JoHarrington on 10/08/2012


So if a court of law decides that those parallels really do constitute real world wealth, then the implications become immense. Say that I put eight years into building up my game avatar, then the game company locked me out of my account. I could sue the company.

Or a court decides that yes, if the time and effort has been put in, then that avatar and its game bank has to belong to the player. Suddenly you have a real world source of wealth. You can sell that character on eBay.

The dominoes start falling big-time then. Highly desirable characters could fetch a high price (because the buyer doesn't have to put years of work into it). You're getting the gaming equivalent of selling diamonds. People get beaten up or bumped off for less.

Sweat shops have already been established to produce materials and currency in-game, now you're going to have the same for building up characters. That already happens, but underground and on the black market. Those caught are immediately banned. This would allow it to happen wholesale and those purchasing characters would be covered by consumer rights. Watch the sweat shop explosion happen in the next breath.

It's a real minefield, which isn't just about gamers trying to impose confusion onto simple bullying. But it's also looking increasingly like this is where the future is heading.

JoHarrington on 10/08/2012

You are describing the situation as it currently is; and every gaming company in the world is fervently praying that it says that way.

Treat the assault as a separate issue. That is against the law and long should that remain the case. The assailants were prosecuted for it and justice was done. The young boy should never have been threatened with a knife for whatever reason. That behavior is unacceptable.

Now for the thorny issue. Say that you do an hour's work and you earn £10. That £10 goes into your bank. You have the right to spend your £10 on whatever you wish.

In Runescape, much of the wealth comes from working. It might be an hour of clicking a mouse, but us writers earn from an hour of clicking a keyboard and it's only a few inches away.

After that hour, the player has earned 10gp (it would be more, but I'm keeping it simple). It goes into his or her Runescape bank. The player has the right to spend that 10gp on whatever they wish.

The only difference so far is pixels. You could go and buy a loaf of bread to keep yourself alive in real life. The RS player can go and buy a loaf of bread to keep themselves alive in a boss fight.

While no-one is ever going to argue that RS money is more important than real life money, when it comes to human survival, the parallels are there. If someone robbed you of your £10, you would feel understandably upset. You worked for it and you earned it. If someone robbed the player of his/her 10gp, then it's the same emotions, same time-scales involved.

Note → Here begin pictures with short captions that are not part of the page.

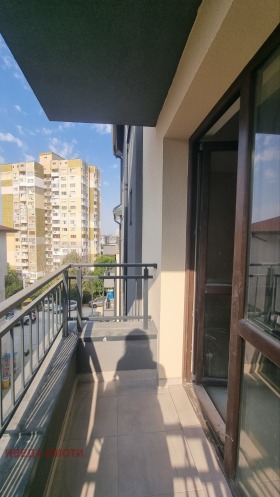 1 dormitorio Vazrazhdane 3, Varna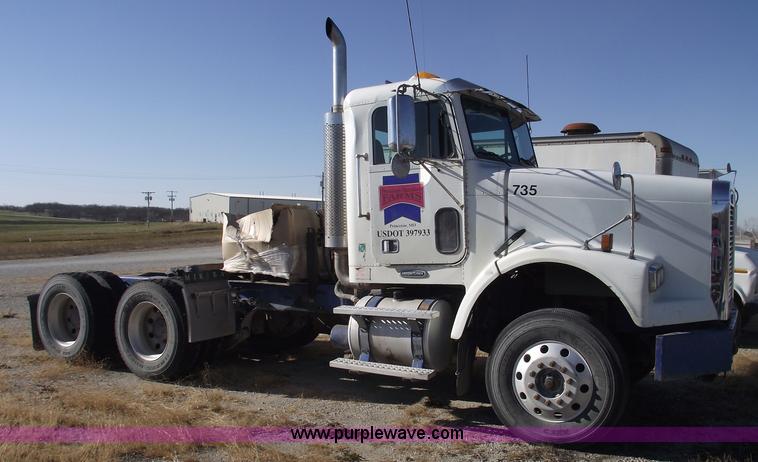 image for item C5890 2006 Freightliner FLD120 semi truck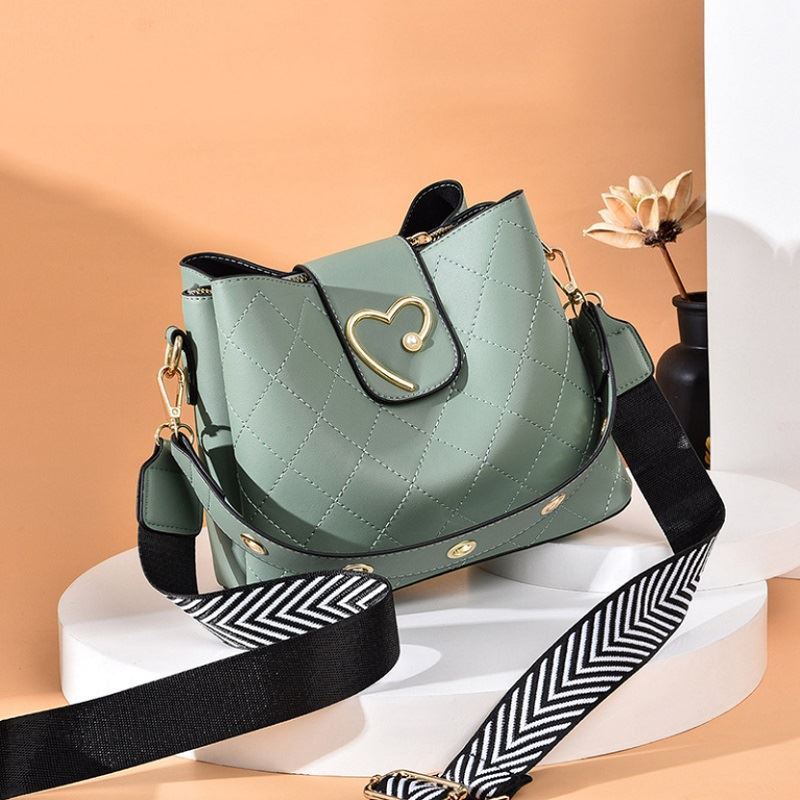 JT12902 IDR.160.000  MATERIAL PU SIZE L22XH19XW11CM WEIGHT 550GR COLOR GREEN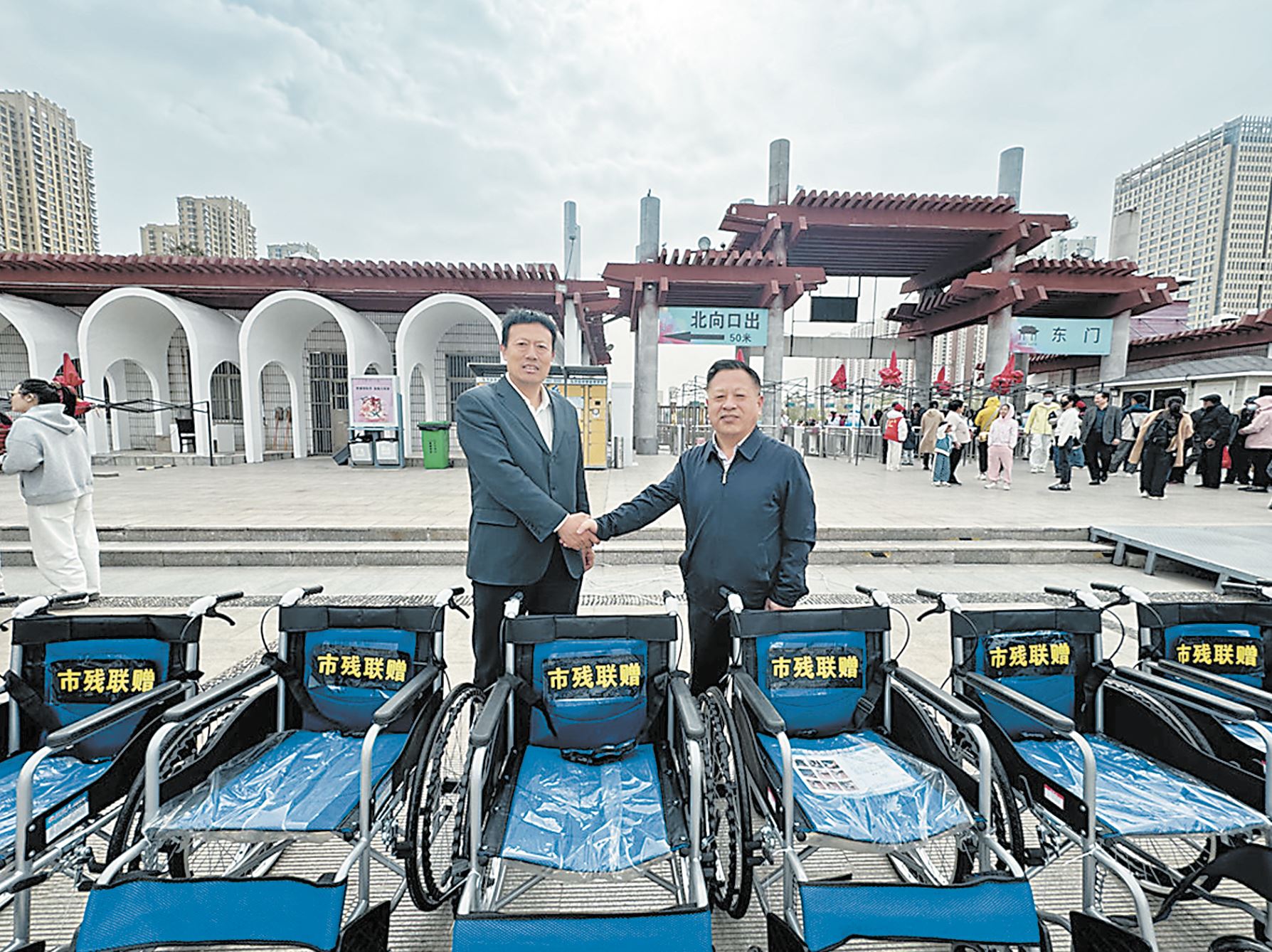 市殘聯(lián)向曹州牡丹園捐贈輪椅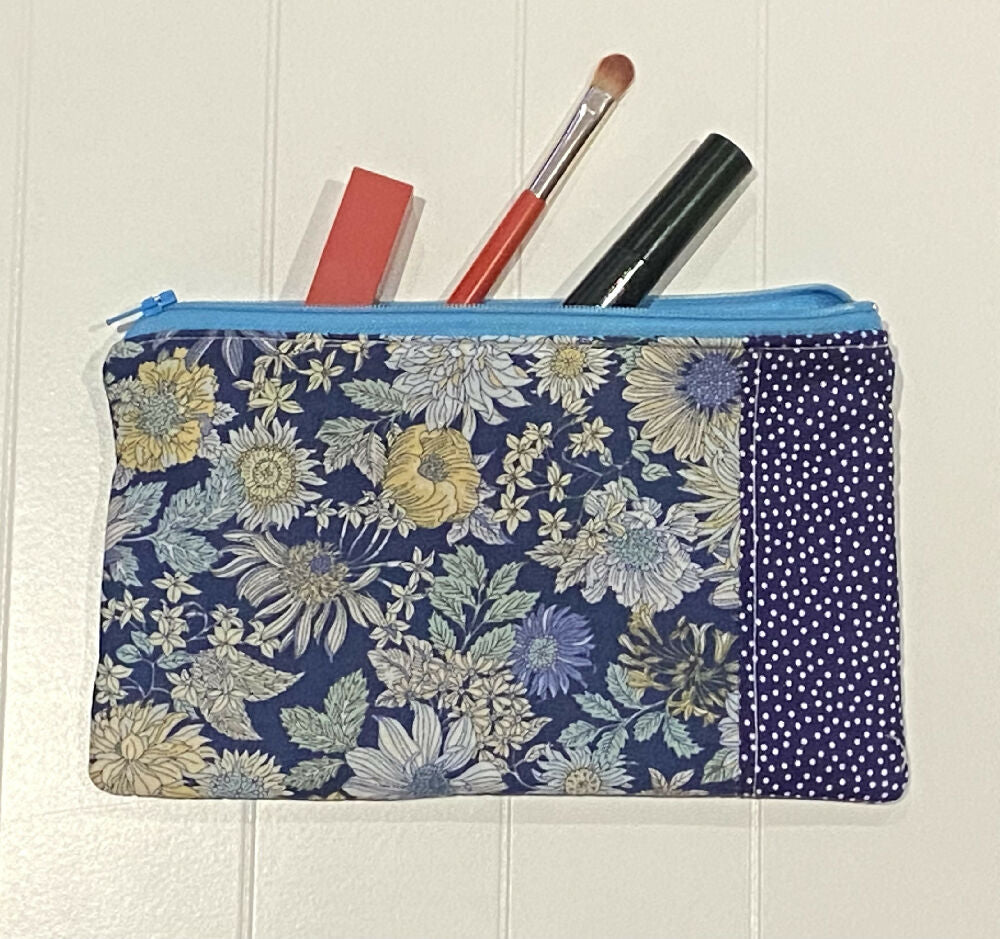 Beautiful blue flowers purse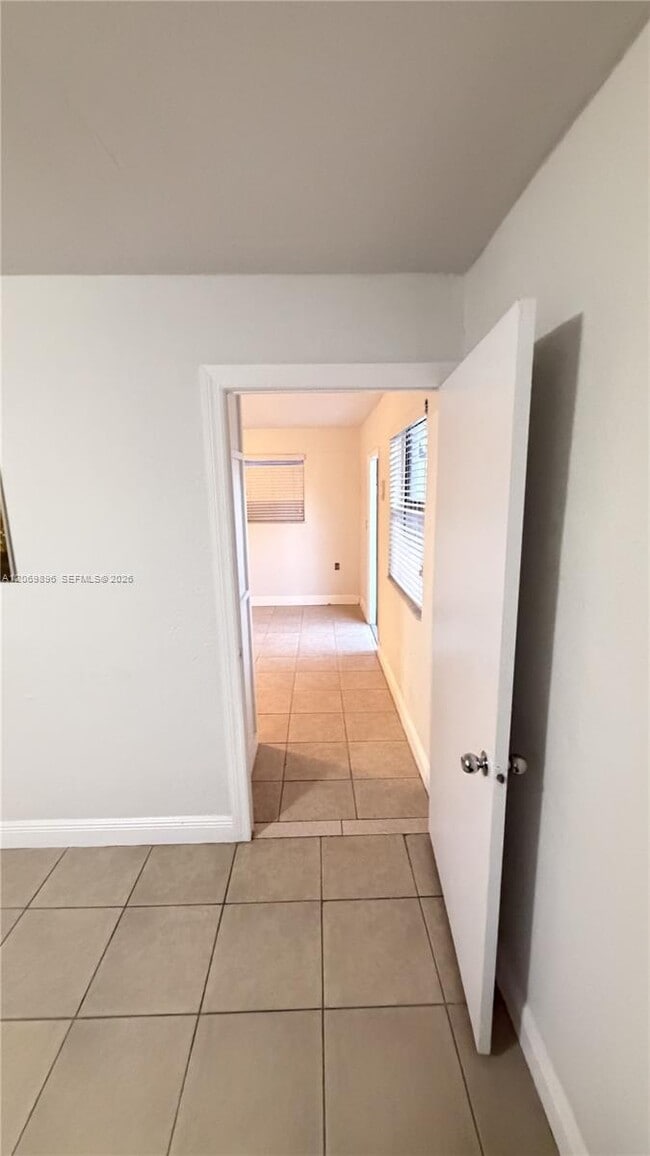 Photo - 13800 Harrison St Unidad 0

1 of 2 comments (I waffled too much!)

Sheri_Oz on 10/08/2012

Sorry for being such a dunce, but I don't see the connection with theft here. The only place the "goods" stolen have value is within the computer game. I still don't see any need in this case to go to "virtual theft". The crime was assault in real life.
Now, if someone stole money from a bank account - assaulting someone in London who has a bank account in NYC and forces that person to transfer money "virtually" and therefore "in fact" (because real money has value outside the computer) to their account in Paris, then international laws become complex. Still the assault would be charged in the country in which it happened and the theft - well?
The game issue seems bullying and assault pure and simple. Is that not enough? By adding the "virtual theft", are we not reifying something that is not real and blurring the boundaries between real and not-real for kids who are already confused? What am I missing?

JoHarrington on 10/08/2012

It's only a matter of time before gaming laws become the new legal frontier. There's already a lot of interest and several precedent court cases on the verge of happening.